* [Given text]
========================================

Tuesday, 18 March – German court to rule on Apple’s appeal against FCO’s competition designation

Tomorrow, a German court will deliver a key ruling on Apple’s appeal against its designation as a company of “paramount significance” under Section 19a of the German Competition Act. The Federal Cartel Office (FCO), the country’s antitrust watchdog, assigned this status to Apple in April 2023, placing it under heightened antitrust scrutiny alongside other Big Tech firms such as Meta, Amazon, Alphabet, and Microsoft. Apple has challenged this designation, arguing that it unfairly subjects the company to additional regulatory oversight. The outcome of this case will determine whether the FCO can continue imposing special abuse controls on Apple, potentially shaping the enforcement of Germany’s landmark competition rules.


This week’s ruling follows last month’s preliminary assessment by the FCO, in which the regulator accused Apple of abusing its market dominance through its App Tracking Transparency framework (ATTF). The FCO’s three-year investigation found that Apple’s tracking policies applied stricter requirements to third-party developers while exempting its own services, potentially violating both German competition law and the EU’s Digital Markets Act (DMA). Apple rejected the allegations, claiming that ATTF is applied fairly to all developers and that its privacy controls have broad support from consumers and data protection authorities.


The FCO’s concerns focus on three key areas: Apple’s definition of tracking, which limits third parties more than it does Apple’s own data collection; consent dialogues, which the regulator argues are designed to steer users toward allowing Apple’s tracking while rejecting third-party tracking; and user experience design, which allegedly favours Apple’s advertising ecosystem. If Apple loses its appeal, the company could face daily fines, regulatory restrictions, or potential structural remedies if it does not address the FCO’s concerns.


In an effort to address these regulatory concerns Meta announced in November an updated version of its ‘’pay or ok model’’. It introduces a series of changes, including a reduction in the cost of its ad-free subscription service in the EU, cutting it by 40%. More importantly, it also introduced a new subscription option with a new "less-personalised" ad experience for Facebook and Instagram.  These ads will be based on limited data points such as the user’s age, location, gender, and interactions within the app, rather than a more comprehensive profile; it remains to be seen whether these changes will be sufficient in addressing the broader regulatory scrutiny of its ‘’pay or ok model’’.

========================================

* [Data section]
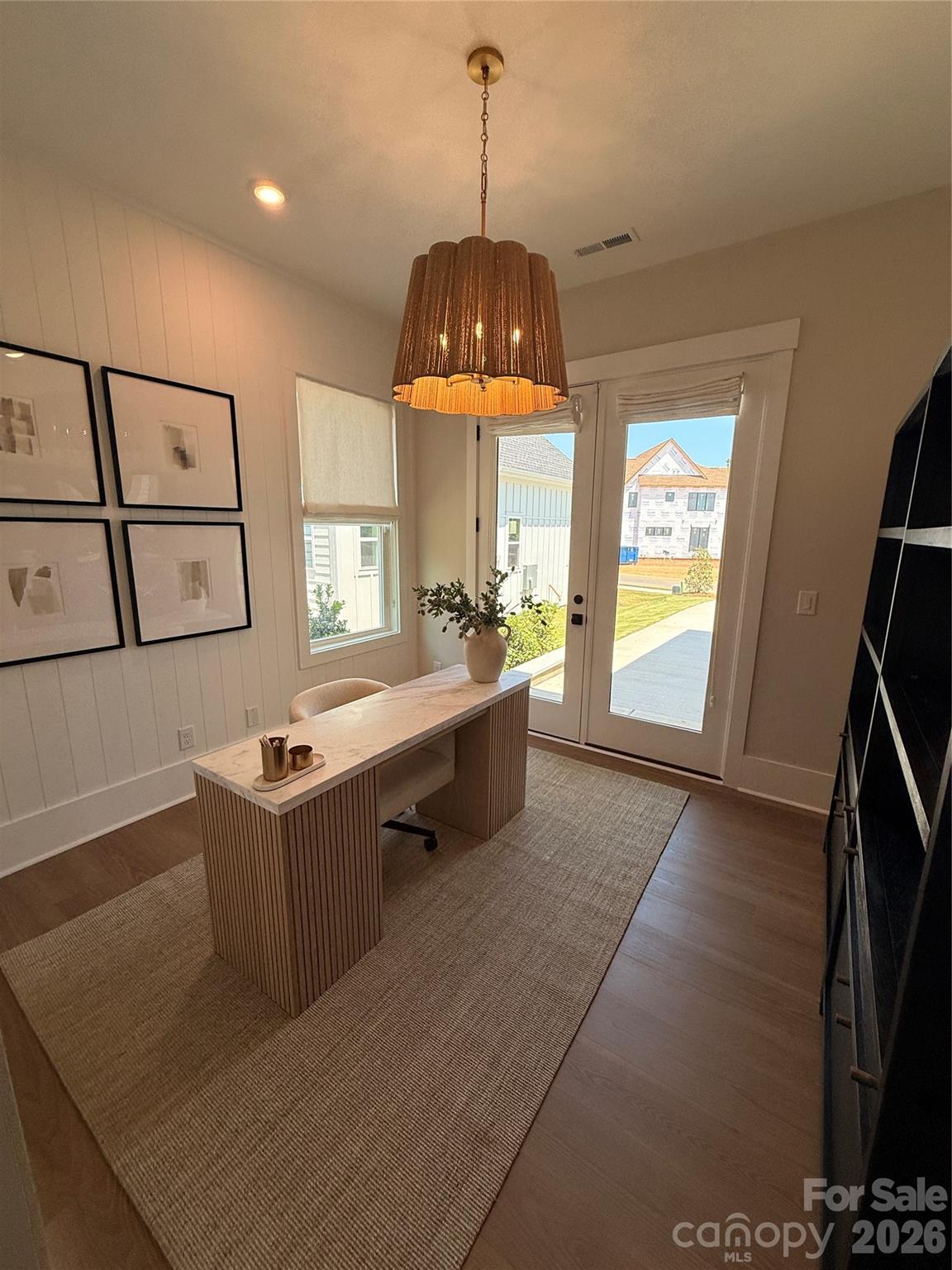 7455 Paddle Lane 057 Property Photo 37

========================================

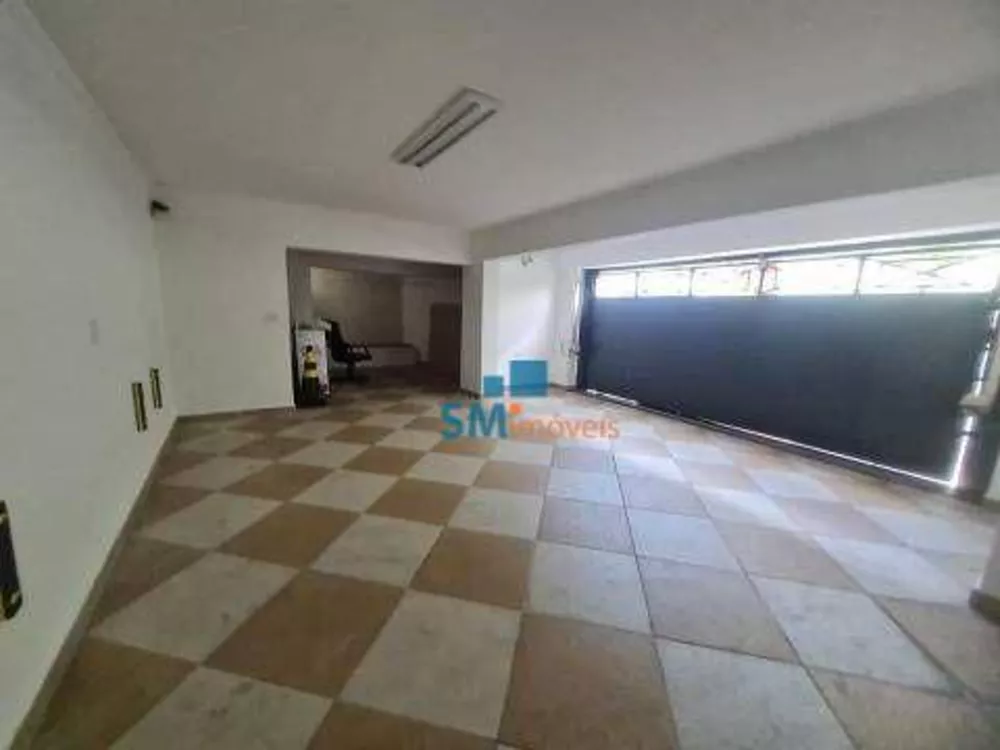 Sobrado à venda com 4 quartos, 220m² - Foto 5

========================================

* [Work instructions]
[A] According to the article on Apple's court appeal, when did the Federal Cartel Office designate Apple a company of "paramount significance"?
[B] From the article on Apple's court appeal, output the passage starting at "The FCO’s concerns focus" and ending at "the FCO’s concerns.".

* [Answers to the exercise]
[A] April 2023

[B]
The FCO’s concerns focus on three key areas: Apple’s definition of tracking, which limits third parties more than it does Apple’s own data collection; consent dialogues, which the regulator argues are designed to steer users toward allowing Apple’s tracking while rejecting third-party tracking; and user experience design, which allegedly favours Apple’s advertising ecosystem. If Apple loses its appeal, the company could face daily fines, regulatory restrictions, or potential structural remedies if it does not address the FCO’s concerns.